== WRITTEN EXERCISE ==
Render the entries, starting at the line containing "According to this" and ending at the last entry, as a two-column CSV with the headers "prompt" and "response". Use one row per entry, quote every field, and replace any line breaks with spaces.

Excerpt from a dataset
==============================

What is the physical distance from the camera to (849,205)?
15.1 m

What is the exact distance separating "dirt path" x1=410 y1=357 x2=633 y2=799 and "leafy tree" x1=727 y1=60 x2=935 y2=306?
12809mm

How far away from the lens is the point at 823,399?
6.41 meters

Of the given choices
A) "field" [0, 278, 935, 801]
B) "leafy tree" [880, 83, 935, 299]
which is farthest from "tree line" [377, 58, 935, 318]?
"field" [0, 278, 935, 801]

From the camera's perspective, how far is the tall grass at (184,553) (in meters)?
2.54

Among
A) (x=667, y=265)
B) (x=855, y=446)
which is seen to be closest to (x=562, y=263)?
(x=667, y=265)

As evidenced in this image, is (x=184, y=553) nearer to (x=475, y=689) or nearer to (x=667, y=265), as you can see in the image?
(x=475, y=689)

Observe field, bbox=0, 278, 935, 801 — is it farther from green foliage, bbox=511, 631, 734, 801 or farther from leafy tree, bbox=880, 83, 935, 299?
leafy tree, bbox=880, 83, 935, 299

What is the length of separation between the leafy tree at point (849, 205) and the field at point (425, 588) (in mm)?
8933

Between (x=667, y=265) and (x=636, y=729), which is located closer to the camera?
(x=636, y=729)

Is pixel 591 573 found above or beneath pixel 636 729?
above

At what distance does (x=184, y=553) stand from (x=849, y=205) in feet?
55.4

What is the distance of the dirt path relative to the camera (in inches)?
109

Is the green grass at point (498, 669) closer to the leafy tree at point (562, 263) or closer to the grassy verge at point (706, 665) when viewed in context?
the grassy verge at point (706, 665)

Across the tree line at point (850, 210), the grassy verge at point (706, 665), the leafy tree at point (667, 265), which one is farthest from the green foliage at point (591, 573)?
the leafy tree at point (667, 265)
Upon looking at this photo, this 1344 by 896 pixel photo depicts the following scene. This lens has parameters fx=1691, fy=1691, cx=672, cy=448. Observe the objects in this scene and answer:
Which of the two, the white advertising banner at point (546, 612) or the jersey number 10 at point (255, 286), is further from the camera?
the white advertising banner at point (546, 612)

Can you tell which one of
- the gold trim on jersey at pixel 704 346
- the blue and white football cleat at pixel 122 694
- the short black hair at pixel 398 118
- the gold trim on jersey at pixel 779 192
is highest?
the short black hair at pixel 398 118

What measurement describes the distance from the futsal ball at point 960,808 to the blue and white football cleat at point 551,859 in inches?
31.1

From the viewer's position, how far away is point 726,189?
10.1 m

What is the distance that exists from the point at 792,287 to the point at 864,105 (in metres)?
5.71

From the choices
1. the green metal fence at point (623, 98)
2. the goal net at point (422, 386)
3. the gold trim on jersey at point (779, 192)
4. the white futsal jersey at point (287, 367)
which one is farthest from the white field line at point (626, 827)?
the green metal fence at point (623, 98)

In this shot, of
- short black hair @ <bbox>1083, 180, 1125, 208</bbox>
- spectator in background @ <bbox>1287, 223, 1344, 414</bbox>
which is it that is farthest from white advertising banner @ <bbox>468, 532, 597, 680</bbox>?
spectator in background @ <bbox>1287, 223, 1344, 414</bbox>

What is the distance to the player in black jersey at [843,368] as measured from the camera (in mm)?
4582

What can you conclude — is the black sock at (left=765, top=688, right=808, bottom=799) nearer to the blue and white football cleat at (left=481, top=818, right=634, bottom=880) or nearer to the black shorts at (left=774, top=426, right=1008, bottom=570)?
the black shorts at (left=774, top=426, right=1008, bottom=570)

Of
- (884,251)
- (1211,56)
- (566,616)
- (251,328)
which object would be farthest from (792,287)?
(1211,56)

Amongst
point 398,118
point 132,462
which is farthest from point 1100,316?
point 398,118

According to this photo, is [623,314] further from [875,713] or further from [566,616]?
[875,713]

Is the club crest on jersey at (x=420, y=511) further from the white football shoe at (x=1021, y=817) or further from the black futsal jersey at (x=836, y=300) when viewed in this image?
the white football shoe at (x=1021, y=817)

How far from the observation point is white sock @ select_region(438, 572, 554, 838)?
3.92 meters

==============================

== RESULT OF THIS EXERCISE ==
prompt,response
"According to this photo, is [623,314] further from [875,713] or further from [566,616]?","[875,713]"
"Is the club crest on jersey at (x=420, y=511) further from the white football shoe at (x=1021, y=817) or further from the black futsal jersey at (x=836, y=300) when viewed in this image?","the white football shoe at (x=1021, y=817)"
"How far from the observation point is white sock @ select_region(438, 572, 554, 838)?","3.92 meters"